Data START

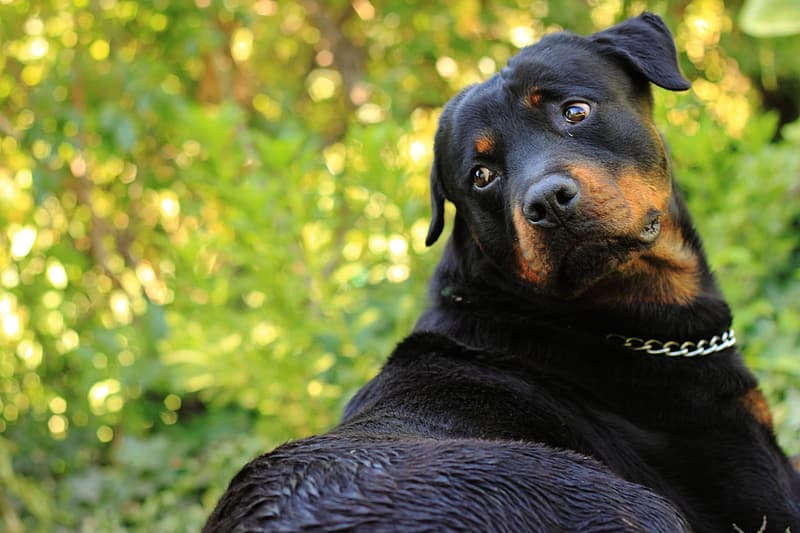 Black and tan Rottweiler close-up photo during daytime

Data END
Data START

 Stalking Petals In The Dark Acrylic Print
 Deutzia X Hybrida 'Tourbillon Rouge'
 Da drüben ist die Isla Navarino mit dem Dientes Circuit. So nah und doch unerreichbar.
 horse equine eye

Data END

Try it
Look above for the line with "Deutzia X Hybrida 'Tourbillon Rouge'" and the line with "horse equine eye". Write out those two lines and all the lines between them, exactly, and no others.

Solution to the problem
 Deutzia X Hybrida 'Tourbillon Rouge'
 Da drüben ist die Isla Navarino mit dem Dientes Circuit. So nah und doch unerreichbar.
 horse equine eye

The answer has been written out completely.